An Inconvenient Truth: Are Conflict Management Systems Really Sustainable?
As conflict management professionals, we constantly tout the benefit of conflict management systems and the effectiveness of resolving disputes through alternatives to litigation. Many of us are involved in collaboratively creating conflict management systems with groups, organizations, communities, governments and international entities. But what happens once the “buzz” dies down and the program moves into roll-out and implementation? Are conflict management systems self-sustaining? What can conflict management professionals do to increase the likelihood that the system will be used and will be sustainable?
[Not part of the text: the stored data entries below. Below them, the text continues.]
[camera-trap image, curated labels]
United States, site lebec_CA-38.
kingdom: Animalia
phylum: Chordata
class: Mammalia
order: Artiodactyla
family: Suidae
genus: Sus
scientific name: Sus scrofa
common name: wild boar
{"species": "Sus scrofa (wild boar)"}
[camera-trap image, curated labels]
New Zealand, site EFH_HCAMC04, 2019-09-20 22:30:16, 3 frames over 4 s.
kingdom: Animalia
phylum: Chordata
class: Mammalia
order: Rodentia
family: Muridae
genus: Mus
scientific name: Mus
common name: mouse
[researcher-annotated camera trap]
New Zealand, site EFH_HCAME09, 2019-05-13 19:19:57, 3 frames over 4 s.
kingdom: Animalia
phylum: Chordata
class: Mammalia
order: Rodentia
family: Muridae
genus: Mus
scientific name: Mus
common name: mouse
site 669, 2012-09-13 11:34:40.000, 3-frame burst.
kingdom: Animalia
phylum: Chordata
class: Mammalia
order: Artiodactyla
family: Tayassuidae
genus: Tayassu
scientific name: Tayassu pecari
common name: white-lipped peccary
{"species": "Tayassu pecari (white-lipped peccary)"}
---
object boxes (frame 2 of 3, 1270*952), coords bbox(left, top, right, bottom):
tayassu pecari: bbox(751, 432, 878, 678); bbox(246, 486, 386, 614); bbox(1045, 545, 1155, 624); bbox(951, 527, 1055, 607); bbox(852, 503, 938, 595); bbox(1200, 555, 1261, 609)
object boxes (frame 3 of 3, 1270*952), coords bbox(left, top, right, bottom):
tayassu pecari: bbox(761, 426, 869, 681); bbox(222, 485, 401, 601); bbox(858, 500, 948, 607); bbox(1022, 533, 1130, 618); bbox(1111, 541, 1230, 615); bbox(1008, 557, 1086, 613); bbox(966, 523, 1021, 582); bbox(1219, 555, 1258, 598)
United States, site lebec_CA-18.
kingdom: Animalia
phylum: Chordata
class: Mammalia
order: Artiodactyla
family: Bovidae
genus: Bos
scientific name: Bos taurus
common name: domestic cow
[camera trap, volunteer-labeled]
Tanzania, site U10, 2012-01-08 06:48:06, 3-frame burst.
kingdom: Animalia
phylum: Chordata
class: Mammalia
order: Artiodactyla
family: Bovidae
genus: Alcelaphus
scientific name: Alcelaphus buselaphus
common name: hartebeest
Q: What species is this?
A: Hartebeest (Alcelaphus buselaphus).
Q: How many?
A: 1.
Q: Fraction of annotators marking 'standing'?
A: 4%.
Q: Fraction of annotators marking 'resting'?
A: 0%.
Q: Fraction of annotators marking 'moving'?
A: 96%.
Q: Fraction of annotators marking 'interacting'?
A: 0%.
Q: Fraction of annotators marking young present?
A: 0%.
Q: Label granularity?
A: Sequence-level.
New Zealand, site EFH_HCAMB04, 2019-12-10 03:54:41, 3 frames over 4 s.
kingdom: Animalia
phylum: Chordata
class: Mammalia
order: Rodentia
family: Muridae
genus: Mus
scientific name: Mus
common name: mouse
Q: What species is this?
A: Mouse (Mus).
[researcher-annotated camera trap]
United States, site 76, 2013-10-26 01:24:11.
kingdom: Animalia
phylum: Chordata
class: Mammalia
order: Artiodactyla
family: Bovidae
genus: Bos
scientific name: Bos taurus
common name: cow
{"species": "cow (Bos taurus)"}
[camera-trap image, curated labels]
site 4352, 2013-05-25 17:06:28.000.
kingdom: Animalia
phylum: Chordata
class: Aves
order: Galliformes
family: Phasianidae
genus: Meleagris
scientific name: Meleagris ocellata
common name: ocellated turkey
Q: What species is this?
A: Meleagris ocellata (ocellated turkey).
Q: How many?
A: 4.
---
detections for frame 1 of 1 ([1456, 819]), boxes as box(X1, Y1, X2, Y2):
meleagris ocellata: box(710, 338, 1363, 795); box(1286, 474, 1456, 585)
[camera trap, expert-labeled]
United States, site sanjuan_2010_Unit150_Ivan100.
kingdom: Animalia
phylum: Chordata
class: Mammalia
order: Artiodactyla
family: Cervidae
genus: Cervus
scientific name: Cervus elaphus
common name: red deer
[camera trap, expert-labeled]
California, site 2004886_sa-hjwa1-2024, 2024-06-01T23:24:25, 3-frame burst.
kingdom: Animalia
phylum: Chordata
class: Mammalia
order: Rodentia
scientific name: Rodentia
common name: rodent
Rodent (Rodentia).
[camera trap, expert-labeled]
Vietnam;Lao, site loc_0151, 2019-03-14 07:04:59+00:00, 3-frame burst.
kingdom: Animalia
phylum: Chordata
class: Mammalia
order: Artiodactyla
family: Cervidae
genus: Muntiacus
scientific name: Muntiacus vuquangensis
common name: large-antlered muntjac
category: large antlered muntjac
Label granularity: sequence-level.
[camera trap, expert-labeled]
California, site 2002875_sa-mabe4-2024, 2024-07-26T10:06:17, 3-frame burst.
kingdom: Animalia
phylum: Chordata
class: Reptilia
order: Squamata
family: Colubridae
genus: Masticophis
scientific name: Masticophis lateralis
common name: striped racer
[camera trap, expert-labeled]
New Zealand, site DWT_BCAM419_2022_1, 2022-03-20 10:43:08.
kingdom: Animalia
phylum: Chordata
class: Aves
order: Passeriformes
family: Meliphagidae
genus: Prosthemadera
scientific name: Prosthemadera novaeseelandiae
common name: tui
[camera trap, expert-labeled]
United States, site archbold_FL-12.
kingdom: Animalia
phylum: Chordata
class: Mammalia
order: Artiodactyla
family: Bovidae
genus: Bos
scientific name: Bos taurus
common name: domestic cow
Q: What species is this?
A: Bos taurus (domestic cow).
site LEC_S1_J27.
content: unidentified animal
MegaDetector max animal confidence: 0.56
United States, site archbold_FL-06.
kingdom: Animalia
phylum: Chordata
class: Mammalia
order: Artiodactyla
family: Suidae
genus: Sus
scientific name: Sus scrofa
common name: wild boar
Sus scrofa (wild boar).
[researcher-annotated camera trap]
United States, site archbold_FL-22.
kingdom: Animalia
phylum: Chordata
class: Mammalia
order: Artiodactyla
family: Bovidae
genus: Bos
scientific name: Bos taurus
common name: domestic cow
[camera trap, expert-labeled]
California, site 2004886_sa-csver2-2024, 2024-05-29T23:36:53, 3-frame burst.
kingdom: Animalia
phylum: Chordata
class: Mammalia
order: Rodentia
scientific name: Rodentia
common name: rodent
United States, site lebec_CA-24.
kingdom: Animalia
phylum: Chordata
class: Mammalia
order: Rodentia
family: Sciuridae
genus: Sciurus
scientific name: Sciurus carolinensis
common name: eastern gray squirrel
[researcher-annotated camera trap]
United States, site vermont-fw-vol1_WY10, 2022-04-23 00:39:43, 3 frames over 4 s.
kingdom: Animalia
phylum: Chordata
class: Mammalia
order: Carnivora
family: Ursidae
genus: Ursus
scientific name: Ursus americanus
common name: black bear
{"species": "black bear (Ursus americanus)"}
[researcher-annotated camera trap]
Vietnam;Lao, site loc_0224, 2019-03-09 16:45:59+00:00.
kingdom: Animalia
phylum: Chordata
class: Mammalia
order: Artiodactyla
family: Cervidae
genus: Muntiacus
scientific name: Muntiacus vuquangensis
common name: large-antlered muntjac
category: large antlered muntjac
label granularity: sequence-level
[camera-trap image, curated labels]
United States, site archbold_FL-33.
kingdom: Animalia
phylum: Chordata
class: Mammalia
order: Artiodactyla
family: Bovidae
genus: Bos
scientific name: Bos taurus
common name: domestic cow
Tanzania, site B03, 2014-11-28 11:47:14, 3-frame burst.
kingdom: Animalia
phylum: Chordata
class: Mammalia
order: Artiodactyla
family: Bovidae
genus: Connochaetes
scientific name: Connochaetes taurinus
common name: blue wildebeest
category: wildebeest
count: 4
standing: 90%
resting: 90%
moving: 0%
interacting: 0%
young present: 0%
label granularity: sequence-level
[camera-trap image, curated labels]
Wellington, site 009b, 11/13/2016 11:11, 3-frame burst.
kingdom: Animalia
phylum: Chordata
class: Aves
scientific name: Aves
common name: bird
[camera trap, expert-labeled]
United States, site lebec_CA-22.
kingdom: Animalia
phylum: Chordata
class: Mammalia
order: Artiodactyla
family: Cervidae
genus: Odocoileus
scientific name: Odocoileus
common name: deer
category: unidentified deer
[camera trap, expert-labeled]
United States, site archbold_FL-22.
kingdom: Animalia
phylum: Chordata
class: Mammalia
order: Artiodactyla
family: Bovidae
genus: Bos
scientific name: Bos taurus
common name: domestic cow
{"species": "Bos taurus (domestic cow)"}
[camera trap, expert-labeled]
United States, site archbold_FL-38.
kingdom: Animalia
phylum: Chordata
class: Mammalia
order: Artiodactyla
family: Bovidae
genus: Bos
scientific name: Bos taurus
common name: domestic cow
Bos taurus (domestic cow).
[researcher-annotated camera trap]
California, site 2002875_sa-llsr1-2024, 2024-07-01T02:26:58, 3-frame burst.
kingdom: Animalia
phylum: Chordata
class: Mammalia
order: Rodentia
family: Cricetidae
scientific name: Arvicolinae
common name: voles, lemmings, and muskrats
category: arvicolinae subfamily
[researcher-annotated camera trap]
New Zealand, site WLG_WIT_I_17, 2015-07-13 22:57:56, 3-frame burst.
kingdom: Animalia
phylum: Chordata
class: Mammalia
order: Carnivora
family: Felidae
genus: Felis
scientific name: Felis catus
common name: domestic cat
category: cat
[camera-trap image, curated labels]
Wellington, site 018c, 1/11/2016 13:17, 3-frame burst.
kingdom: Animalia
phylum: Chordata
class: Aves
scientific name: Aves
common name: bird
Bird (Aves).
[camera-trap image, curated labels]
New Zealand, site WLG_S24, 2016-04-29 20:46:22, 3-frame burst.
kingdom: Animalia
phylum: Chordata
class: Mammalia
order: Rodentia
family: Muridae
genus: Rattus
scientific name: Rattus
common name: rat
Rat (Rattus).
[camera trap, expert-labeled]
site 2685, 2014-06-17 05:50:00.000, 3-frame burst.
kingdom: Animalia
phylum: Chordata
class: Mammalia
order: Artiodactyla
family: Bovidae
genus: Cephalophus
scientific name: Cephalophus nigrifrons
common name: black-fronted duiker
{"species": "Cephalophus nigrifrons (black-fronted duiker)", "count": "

Using a case study from a stakeholder-derived systems design with the Montgomery County, MD Public School System, Cathy Costantino, Esq. will facilitate a practitioner discussion focused on these issues.
Cathy Costantino Esq. has facilitated conflict management systems in the government, business, education, judicial, and international arenas. She is counsel at the Federal Deposit Insurance Corporation in Washington, DC where she handled complex commercial litigation matters during the savings and loan crisis and where she continues to mediate, arbitrate and litigate class action employment matters. She teaches at Georgetown University Law Center, consults with clients in Singapore, New Zealand, Great Britain, Canada and Africa, and is a frequent speaker at judicial conferences. Her book, Designing Conflict Management Systems, was awarded the Best Applied Book Award by the International Association for Conflict Management in 1996.